**Problem description**
From the listing below, extract every line containing "giraffe".

*** Opening of Given entries ***

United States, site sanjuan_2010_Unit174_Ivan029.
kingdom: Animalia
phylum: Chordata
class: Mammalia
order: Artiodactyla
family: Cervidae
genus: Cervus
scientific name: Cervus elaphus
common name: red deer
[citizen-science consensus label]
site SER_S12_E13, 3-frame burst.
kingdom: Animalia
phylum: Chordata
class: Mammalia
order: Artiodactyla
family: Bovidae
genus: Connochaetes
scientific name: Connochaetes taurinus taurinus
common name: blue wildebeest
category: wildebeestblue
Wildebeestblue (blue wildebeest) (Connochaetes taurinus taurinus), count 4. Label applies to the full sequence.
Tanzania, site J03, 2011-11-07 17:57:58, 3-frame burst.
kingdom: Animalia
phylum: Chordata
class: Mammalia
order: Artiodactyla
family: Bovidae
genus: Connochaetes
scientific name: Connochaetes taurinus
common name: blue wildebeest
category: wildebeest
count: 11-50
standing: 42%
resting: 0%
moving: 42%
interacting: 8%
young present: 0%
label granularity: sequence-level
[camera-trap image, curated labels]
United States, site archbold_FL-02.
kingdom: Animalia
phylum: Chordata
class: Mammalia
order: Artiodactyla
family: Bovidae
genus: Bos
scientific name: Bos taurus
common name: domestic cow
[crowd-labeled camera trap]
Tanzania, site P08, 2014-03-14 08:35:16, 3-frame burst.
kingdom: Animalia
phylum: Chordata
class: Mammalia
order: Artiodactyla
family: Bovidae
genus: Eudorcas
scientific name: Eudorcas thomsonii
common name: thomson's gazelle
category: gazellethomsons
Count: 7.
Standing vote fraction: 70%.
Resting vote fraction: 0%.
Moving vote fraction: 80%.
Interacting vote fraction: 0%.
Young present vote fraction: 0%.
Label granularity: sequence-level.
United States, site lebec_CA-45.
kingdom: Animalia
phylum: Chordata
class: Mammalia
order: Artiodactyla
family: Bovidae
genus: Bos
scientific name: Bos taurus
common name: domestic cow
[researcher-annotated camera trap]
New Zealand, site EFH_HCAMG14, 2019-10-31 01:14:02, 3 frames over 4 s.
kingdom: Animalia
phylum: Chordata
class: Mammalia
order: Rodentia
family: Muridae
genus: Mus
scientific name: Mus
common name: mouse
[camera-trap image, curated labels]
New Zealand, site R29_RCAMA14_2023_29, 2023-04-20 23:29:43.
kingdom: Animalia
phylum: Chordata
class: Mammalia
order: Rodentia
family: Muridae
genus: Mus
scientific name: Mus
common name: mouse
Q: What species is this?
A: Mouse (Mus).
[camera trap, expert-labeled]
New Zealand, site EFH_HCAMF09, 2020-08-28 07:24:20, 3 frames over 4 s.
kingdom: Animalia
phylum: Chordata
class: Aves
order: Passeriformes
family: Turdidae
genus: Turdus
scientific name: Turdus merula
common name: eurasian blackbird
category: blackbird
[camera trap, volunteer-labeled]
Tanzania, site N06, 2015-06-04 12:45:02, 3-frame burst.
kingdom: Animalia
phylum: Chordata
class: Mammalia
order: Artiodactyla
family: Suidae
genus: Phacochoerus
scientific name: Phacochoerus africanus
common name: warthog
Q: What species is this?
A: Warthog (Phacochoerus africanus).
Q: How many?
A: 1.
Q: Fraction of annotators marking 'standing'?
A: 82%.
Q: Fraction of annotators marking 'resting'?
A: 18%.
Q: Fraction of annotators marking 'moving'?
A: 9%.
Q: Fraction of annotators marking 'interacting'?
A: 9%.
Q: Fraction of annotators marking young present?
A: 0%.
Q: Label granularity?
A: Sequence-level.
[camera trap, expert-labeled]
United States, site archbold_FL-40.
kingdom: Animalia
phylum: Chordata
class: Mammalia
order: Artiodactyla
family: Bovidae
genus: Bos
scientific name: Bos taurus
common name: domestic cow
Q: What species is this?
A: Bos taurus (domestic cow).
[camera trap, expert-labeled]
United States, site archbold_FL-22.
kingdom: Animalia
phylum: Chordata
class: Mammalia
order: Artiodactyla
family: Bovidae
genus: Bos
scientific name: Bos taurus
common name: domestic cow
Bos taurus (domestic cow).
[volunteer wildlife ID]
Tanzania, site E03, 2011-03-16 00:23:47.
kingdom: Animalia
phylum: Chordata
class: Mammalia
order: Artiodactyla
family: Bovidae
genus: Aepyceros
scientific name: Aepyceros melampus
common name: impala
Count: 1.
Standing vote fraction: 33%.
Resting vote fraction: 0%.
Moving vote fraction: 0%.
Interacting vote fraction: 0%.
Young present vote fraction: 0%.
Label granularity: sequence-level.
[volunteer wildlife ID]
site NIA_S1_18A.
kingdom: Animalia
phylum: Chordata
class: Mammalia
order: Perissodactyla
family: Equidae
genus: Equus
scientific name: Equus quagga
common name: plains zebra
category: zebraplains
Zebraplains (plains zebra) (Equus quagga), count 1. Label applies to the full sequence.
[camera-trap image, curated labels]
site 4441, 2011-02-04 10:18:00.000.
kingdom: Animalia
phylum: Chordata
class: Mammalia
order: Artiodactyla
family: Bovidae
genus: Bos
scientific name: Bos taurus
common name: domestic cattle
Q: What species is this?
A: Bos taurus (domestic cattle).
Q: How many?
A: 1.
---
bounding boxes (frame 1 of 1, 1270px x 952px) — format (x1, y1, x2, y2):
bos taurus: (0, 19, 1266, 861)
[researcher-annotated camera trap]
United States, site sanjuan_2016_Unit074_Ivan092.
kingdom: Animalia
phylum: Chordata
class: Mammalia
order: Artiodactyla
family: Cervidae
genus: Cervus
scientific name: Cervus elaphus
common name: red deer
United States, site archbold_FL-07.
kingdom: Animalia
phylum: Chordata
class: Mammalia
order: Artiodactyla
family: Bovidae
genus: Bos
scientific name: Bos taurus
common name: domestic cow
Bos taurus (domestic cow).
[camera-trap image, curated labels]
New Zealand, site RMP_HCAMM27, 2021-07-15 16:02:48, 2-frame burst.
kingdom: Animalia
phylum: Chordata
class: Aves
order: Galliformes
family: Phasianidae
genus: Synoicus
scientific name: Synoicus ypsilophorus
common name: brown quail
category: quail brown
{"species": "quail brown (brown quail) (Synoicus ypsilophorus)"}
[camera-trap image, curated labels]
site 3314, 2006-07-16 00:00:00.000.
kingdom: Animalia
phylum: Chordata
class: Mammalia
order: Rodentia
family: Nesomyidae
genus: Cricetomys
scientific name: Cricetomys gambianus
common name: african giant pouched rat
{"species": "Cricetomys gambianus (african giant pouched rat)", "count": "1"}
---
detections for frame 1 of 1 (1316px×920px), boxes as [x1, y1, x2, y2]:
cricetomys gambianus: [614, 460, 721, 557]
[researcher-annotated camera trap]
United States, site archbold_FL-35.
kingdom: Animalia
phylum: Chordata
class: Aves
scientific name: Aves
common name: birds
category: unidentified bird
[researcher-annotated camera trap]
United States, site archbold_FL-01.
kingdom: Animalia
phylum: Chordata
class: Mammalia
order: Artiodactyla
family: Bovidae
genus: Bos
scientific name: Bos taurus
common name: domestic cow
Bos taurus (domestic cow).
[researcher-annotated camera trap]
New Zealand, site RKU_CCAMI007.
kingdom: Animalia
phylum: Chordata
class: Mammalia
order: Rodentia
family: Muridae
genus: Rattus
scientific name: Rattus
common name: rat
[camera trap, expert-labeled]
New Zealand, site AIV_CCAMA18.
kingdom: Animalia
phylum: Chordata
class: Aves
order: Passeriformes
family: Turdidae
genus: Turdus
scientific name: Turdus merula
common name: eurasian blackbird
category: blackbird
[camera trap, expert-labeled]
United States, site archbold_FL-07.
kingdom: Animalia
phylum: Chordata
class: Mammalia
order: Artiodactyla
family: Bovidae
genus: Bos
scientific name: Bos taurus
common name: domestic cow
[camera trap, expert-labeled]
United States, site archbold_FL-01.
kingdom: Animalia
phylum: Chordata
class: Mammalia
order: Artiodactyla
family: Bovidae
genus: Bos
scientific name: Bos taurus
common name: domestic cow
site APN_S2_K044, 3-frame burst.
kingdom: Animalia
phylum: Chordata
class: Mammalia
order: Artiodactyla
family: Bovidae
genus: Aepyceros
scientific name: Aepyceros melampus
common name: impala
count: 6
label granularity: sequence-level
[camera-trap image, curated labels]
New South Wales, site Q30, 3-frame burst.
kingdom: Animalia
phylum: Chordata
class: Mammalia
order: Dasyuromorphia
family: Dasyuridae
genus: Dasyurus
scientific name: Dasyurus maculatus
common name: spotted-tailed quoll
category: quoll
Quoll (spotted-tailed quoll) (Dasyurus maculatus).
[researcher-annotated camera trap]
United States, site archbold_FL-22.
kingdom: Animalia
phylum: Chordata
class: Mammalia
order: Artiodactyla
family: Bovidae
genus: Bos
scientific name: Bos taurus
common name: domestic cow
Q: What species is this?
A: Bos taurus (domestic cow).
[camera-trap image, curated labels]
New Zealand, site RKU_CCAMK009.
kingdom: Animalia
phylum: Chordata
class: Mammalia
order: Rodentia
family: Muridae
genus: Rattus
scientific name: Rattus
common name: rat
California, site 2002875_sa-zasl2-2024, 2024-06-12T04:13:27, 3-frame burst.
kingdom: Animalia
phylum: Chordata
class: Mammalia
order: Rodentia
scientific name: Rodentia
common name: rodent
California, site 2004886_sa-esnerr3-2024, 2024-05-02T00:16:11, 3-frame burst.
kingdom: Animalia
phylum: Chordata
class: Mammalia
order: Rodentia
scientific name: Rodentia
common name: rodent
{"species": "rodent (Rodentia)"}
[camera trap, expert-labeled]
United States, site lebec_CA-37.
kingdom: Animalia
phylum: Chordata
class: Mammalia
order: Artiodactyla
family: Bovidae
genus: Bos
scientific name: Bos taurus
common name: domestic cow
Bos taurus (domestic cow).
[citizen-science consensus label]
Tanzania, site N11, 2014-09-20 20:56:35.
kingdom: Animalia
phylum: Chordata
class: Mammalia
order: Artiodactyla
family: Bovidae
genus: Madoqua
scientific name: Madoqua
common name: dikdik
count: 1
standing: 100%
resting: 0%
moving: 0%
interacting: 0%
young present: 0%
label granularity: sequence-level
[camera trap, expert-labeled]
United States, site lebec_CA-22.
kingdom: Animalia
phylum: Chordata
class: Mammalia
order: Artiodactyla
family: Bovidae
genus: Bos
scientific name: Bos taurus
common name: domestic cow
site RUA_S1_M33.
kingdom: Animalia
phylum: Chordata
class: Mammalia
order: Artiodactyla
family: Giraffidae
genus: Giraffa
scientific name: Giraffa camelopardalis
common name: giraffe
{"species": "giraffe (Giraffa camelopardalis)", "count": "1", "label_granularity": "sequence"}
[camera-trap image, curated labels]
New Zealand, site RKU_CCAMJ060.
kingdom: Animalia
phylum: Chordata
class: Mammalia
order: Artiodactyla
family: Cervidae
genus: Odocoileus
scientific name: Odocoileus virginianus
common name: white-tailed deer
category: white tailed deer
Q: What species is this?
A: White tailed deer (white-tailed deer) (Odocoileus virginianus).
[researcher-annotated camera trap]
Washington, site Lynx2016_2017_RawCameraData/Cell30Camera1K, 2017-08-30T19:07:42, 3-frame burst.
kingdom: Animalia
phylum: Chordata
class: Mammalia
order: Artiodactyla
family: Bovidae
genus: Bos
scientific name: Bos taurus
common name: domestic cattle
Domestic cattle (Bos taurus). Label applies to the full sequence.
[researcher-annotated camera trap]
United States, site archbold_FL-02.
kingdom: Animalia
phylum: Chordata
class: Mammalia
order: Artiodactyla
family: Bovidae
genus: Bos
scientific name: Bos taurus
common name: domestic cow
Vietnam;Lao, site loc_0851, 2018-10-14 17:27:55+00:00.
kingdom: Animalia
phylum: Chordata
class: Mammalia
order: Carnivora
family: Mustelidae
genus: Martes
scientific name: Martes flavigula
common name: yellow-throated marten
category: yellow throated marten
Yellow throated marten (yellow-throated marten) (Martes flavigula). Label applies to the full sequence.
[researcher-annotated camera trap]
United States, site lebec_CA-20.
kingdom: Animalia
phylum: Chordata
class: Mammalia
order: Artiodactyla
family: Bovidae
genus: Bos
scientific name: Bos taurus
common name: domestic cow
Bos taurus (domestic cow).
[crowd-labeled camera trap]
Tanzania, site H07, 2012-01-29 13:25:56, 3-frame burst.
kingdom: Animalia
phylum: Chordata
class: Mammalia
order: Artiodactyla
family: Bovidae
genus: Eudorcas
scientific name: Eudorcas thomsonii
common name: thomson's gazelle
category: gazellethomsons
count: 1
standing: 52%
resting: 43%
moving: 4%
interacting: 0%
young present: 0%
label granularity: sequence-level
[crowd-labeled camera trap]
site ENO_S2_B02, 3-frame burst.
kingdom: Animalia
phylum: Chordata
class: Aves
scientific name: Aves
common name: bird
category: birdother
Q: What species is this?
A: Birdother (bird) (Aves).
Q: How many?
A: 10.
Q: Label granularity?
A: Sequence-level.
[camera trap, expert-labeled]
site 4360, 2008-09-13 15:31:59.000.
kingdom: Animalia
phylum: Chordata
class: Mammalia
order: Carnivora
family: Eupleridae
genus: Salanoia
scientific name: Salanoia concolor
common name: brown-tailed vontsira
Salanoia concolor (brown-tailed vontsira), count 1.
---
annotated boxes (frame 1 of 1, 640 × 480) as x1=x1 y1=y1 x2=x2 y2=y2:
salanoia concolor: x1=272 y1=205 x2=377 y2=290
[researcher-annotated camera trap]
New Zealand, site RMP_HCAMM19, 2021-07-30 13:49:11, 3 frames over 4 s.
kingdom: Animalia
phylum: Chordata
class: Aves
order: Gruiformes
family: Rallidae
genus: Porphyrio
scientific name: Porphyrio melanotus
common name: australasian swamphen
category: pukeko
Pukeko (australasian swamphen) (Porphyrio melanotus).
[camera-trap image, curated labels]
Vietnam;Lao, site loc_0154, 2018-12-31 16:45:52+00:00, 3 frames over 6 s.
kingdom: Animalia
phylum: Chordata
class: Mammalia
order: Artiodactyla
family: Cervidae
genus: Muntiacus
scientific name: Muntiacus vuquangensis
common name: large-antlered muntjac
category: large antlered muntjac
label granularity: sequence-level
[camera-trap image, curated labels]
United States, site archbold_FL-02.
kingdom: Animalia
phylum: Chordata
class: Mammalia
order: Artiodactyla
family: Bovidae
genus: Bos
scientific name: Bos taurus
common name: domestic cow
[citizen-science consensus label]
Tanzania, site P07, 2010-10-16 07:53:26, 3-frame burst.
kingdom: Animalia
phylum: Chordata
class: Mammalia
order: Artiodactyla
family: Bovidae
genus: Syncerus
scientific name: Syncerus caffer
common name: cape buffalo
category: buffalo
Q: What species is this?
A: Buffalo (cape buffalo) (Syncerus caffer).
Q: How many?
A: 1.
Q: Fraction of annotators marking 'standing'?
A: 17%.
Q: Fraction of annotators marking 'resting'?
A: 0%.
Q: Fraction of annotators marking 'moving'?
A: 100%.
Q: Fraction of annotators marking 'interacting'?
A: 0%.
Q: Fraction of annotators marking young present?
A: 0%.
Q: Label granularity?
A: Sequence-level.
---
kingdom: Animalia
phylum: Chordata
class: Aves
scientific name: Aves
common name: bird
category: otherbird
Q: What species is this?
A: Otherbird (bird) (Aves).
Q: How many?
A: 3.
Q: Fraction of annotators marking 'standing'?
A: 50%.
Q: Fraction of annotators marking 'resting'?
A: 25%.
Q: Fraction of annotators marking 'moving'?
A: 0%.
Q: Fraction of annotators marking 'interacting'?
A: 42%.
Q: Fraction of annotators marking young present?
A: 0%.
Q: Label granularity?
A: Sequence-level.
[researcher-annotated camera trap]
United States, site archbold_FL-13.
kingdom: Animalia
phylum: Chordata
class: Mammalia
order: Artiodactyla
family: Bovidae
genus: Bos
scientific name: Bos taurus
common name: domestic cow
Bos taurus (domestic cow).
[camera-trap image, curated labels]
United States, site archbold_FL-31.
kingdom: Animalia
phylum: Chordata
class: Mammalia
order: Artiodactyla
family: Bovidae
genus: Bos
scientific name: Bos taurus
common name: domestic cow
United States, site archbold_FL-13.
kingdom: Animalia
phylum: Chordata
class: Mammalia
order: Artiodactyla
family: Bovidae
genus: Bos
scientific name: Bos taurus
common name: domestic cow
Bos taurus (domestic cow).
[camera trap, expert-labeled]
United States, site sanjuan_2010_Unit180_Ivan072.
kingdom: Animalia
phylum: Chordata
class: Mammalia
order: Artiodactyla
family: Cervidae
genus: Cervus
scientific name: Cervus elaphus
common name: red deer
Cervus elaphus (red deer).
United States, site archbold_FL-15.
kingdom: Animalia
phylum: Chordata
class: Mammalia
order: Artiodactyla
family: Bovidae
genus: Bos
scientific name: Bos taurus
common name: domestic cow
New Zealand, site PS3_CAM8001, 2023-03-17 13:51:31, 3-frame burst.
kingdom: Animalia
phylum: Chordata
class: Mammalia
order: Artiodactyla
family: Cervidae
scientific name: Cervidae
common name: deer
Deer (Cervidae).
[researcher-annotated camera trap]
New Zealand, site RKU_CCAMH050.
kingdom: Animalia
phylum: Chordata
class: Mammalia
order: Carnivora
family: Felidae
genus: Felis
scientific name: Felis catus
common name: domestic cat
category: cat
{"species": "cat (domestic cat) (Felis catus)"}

*** Close of Given entries ***

**Task solution**
common name: giraffe
{"species": "giraffe (Giraffa camelopardalis)", "count": "1", "label_granularity": "sequence"}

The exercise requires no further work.